I warily approached the driver's side window, taking a drag from my cigarette.

"Fill it up with diesel," Joshua said in a low, gruff voice as he lowered the window enough to slide his card out. He stared straight ahead, out the windshield, avoiding eye contact.

So this was how we were going to play it. Memory chicken... Joshua didn't think I remembered anything, and he was going to pretend like that night he picked me up at the bar never even happened.

I took his card.

"What kind of dogs are they?" I asked as I placed the nozzle in the truck. I knew the answer—I could tell from looking at them—but I was mostly trying to get Joshua to look at me so I could maybe get some sort of hint out of his eyes.

"Pit bull mixes."

Pit bull mixes my ass. I knew damn well those weren't pit-bull mixes. Maybe a mix of two different pit-bulls. The breed was illegal in Millstone, so every pit-bull had a little bit of something else in 'em... or at least on paper.

I glared at one of the dogs, and it snarled back, baring its teeth.

I wandered behind the truck, and the dogs' gazes followed me like they were guarding something, or maybe more like I was their next meal. I saw their leashes were firmly secured to the truck tie-down, so I snuck a peek into the bed.

No tarp. No crates.


I walked back around to the gas pump. "You move a lot of stuff with this truck?" I asked Joshua. "Or just the dogs?"

"It's a work truck," he responded vaguely, still avoiding looking at me.

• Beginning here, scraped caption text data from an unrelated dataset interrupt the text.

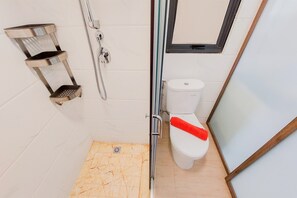 A bathroom with a shower, toilet, and a shelf unit. - Well Designed And Comfy 2Br Sky House Bsd Apartment (Pagedangan)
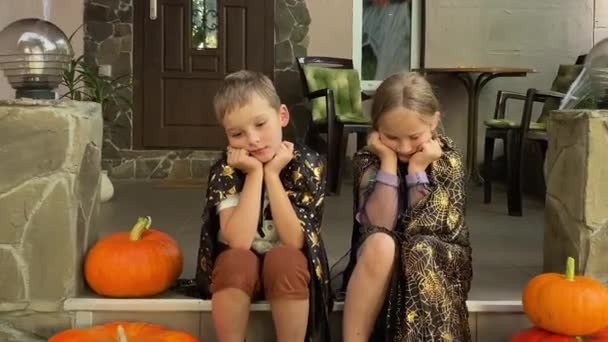 Disheartened Sad Children Halloween Costumes Sit Front Porch Adorned Spooky — Stock Video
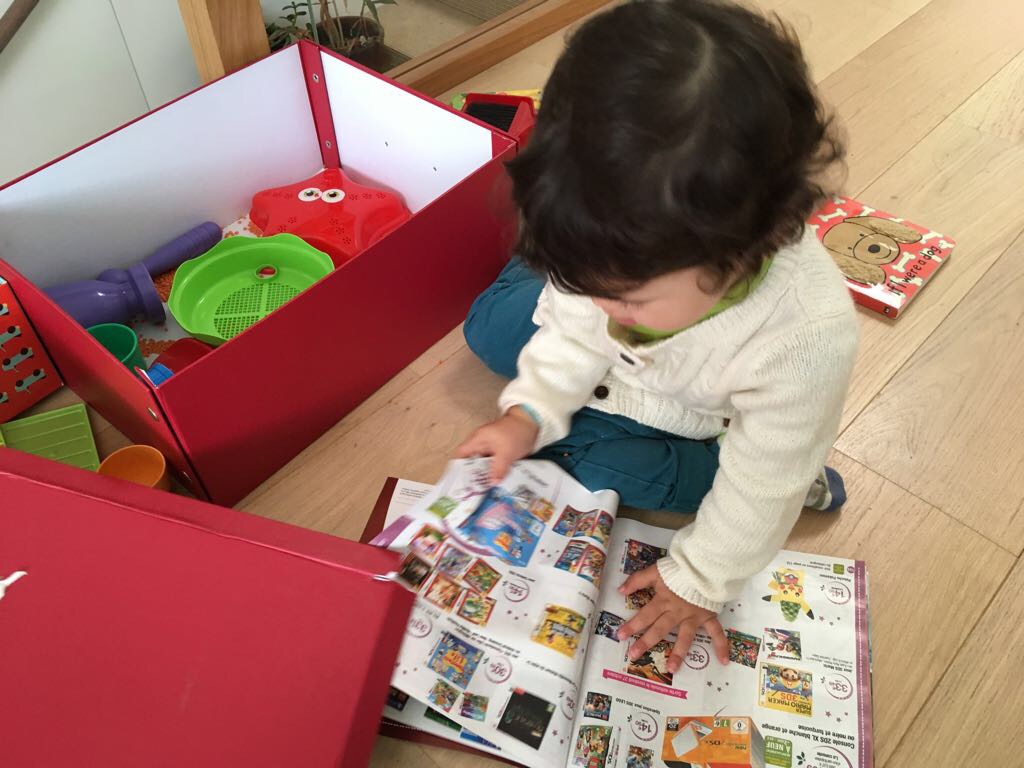 Petite fille avec un catalogue de jouets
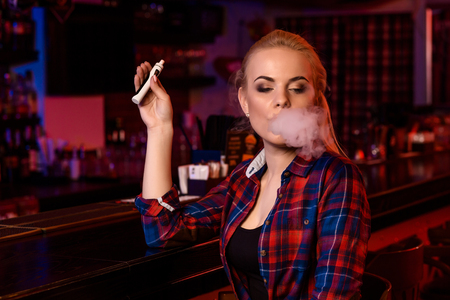 Young pretty woman smoke an electronic cigarette at the vape barの写真素材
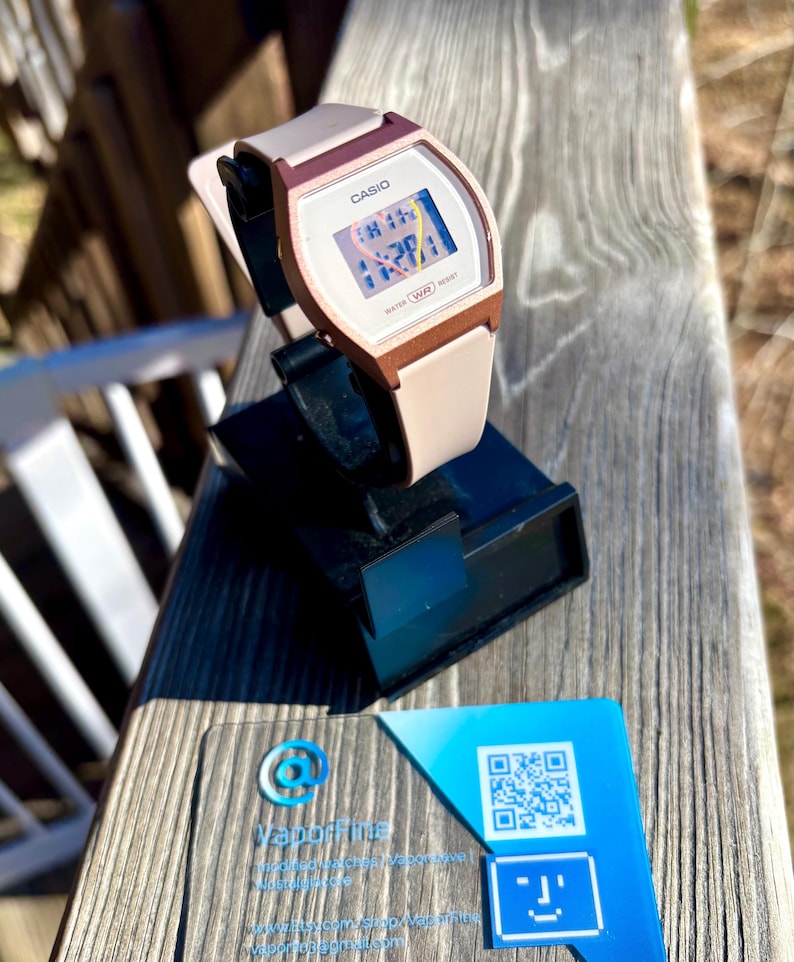 May include: A Casio digital watch with a white face and a pink and brown strap. The watch is displayed on a black stand. A business card with a blue and white design is in the foreground.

I leaned back against his vehicle, purposefully invading his space. "Could fit a lot back there, I bet." I was really asking for trouble. I think I was mostly upset he'd intimidated and taken advantage of me before. My pride was wounded, and so now I wanted to get an upper hand on Joshua, subtly let him know that I knew something. Maybe not let him know how much I really knew... because it wasn't a lot.

Either way, Joshua kept his poker face. "Farm work," he clarified, which didn't make complete sense in response to my most recent remark.

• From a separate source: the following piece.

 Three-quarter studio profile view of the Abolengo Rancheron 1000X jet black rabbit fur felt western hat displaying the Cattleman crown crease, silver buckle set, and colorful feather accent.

The gas gage clicked off. I removed the nozzle from the truck and hung it up on the pump.

"You shouldn't smoke, kid," Joshua told me as I handed him his credit card and took a drag. "It's dangerous."

I rolled my eyes and took the cigarette out of my mouth, exhaling a grey cloud that smoldered in the air for half a second before the wind swiftly carried it away. "I know it isn't good for me. I'm an adult. I'll make my own decisions."

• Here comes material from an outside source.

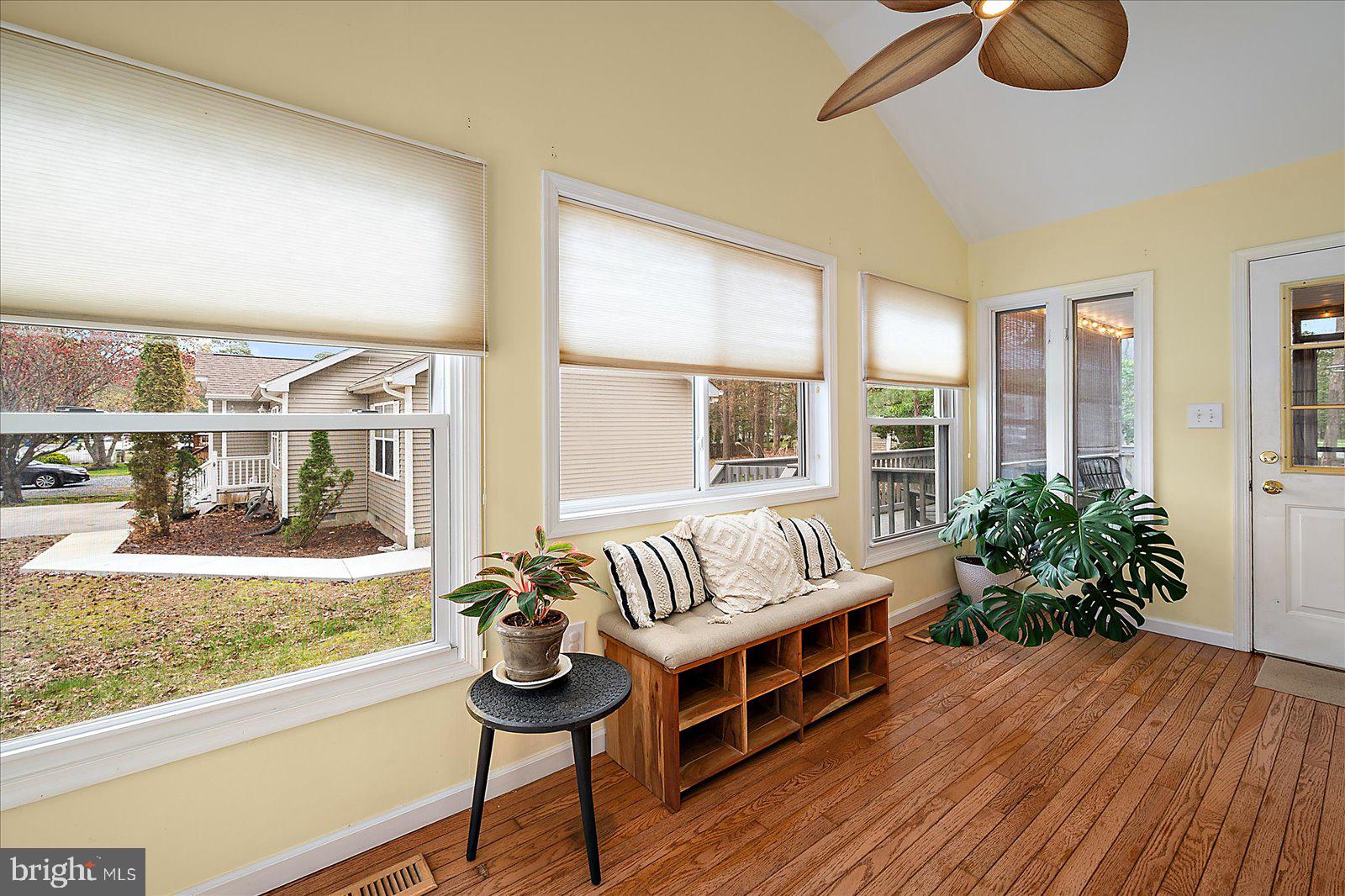 74 Robin Hood Trail Ocean Pines, MD 21811 - Photo 37 of 59 a living room with furniture and a large window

"I don't give a shit about your health." Joshua's brown eyes met mine, and I couldn't help but notice the dark, heavy bags under them. Seemed like he hadn't slept in days. "But you are a fucking idiot. I just watched you light up barely thirty feet from these pumps. You'll blow yourself up, all these gasoline fumes in the air."

"I've done this a hundred times before," I told him. "Never been a problem. Besides, it's windy out. Spreads the fumes away."

"You'd be surprised what wind can spread, Harper." He scowled. "All it takes is one slip up," he said as he started the engine, "to make a huge, fucking mess." He narrowed his eyes at me before putting the truck in drive. "Don't go looking for trouble, boy."

And then the wheels squealed, and he sped away.